• Description of the task:
Copy the text of each row below word for word, and leave out the pictures.

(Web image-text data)
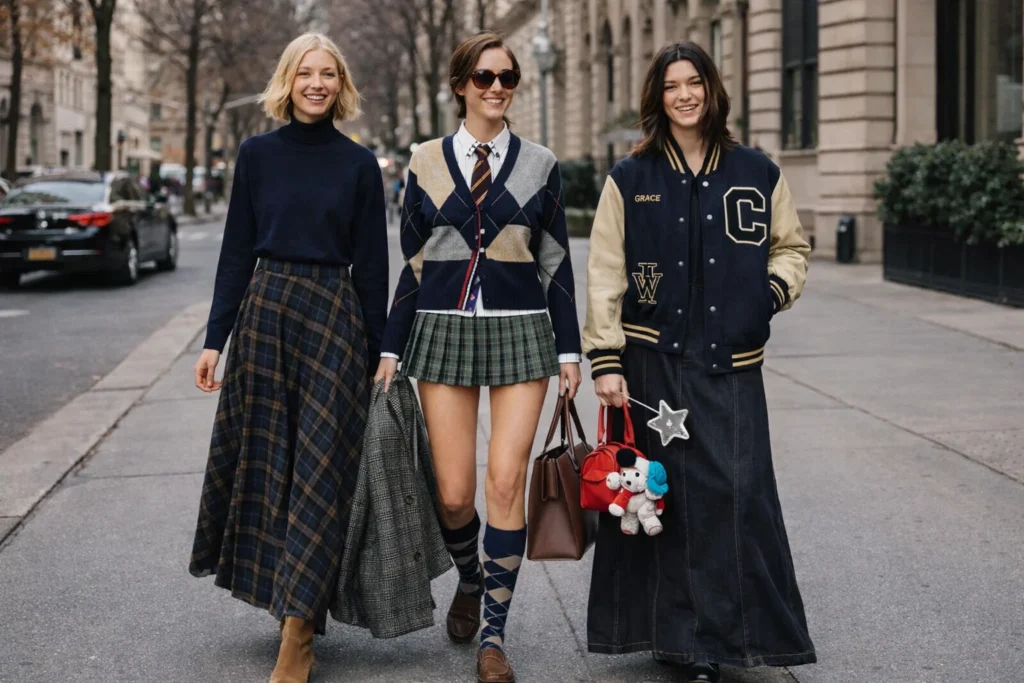 estilo preppy invierno 20206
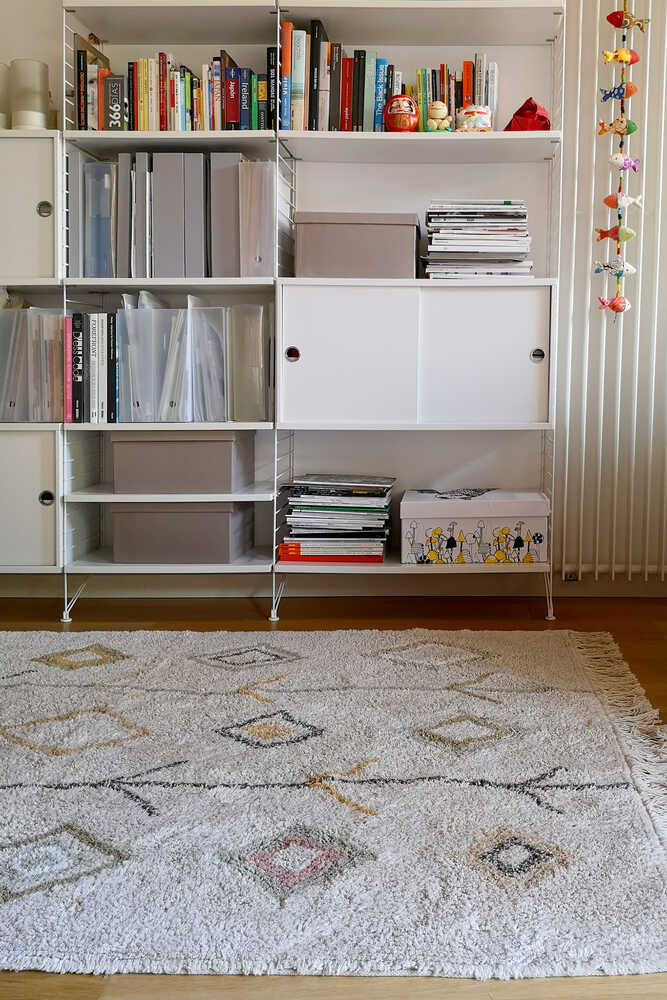 Lorena Canals WASHABLE AREA RUG KAAROL EARTH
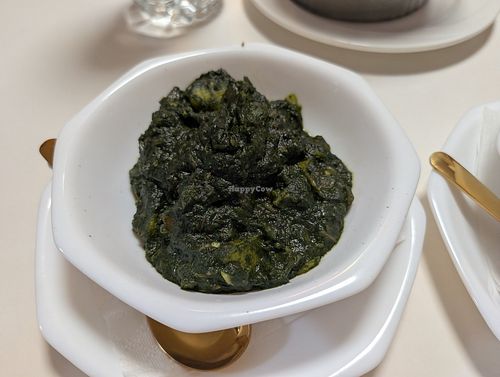 Aloo saag at Kera Indian Cafe & Restaurant in Udon Thani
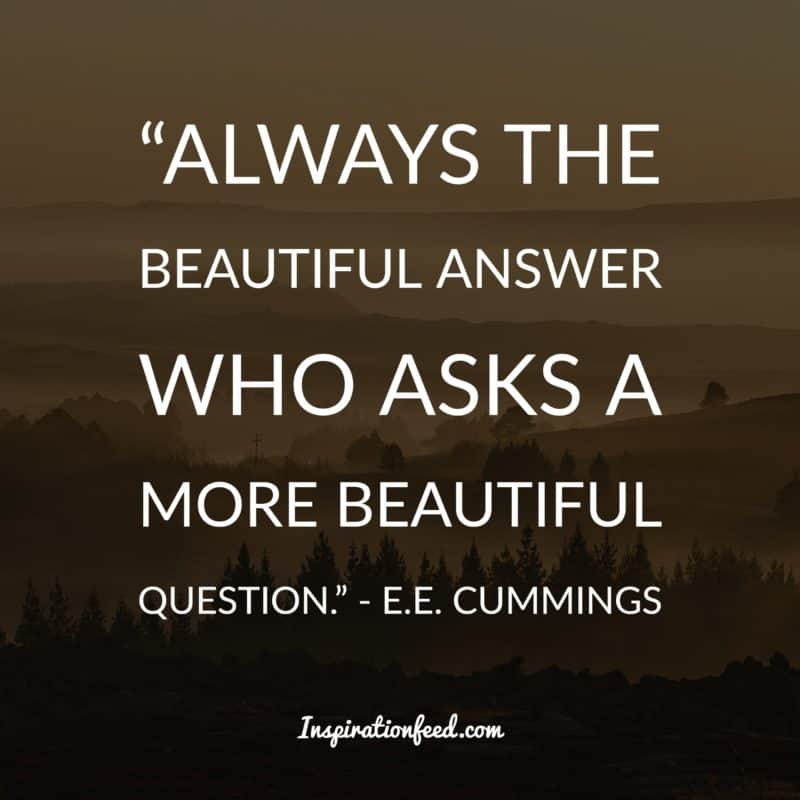 E.E. Cummings quotes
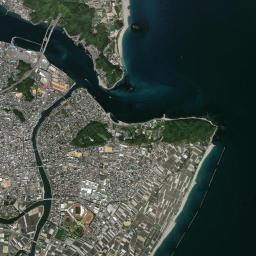 Naruto-shi High Resolution Satellite Map
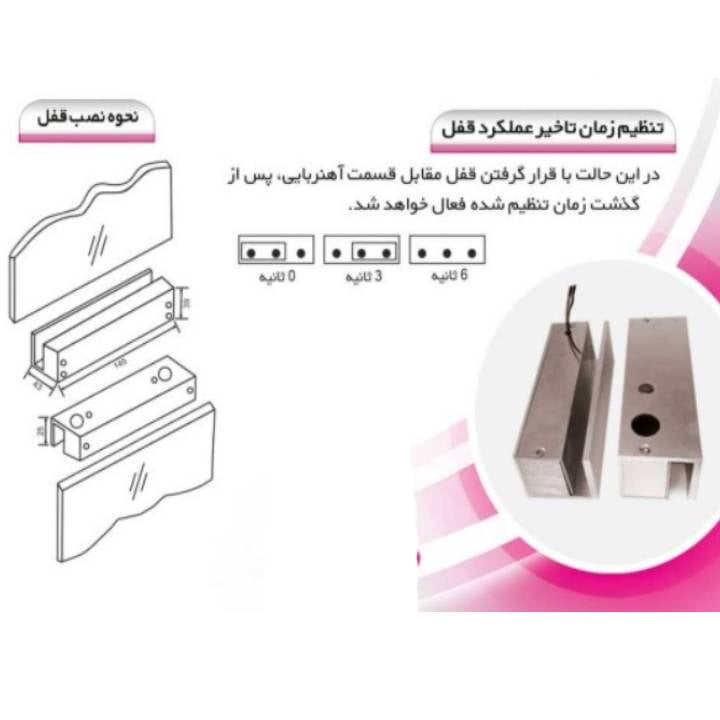 مناسب برای قفل طلا فروش فریم شیشه 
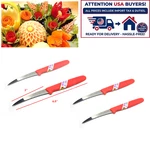Thai Fruit Knife Carving Tools Stainless Steel Vegetable Kitchen Food Soap Kw. Fixed Price $26.00.
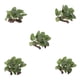 thumbnail image 1 of 5 Ornamentos Decorativos de Plantas Realistas Perfecl para Terrario de Resina Artificial 3.5 X 2.4 X 3.2in, 1 of 8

• Result:
 estilo preppy invierno 20206
 Lorena Canals WASHABLE AREA RUG KAAROL EARTH
 Aloo saag at Kera Indian Cafe & Restaurant in Udon Thani
 E.E. Cummings quotes
 Naruto-shi High Resolution Satellite Map
 مناسب برای قفل طلا فروش فریم شیشه 
Thai Fruit Knife Carving Tools Stainless Steel Vegetable Kitchen Food Soap Kw. Fixed Price $26.00.
 thumbnail image 1 of 5 Ornamentos Decorativos de Plantas Realistas Perfecl para Terrario de Resina Artificial 3.5 X 2.4 X 3.2in, 1 of 8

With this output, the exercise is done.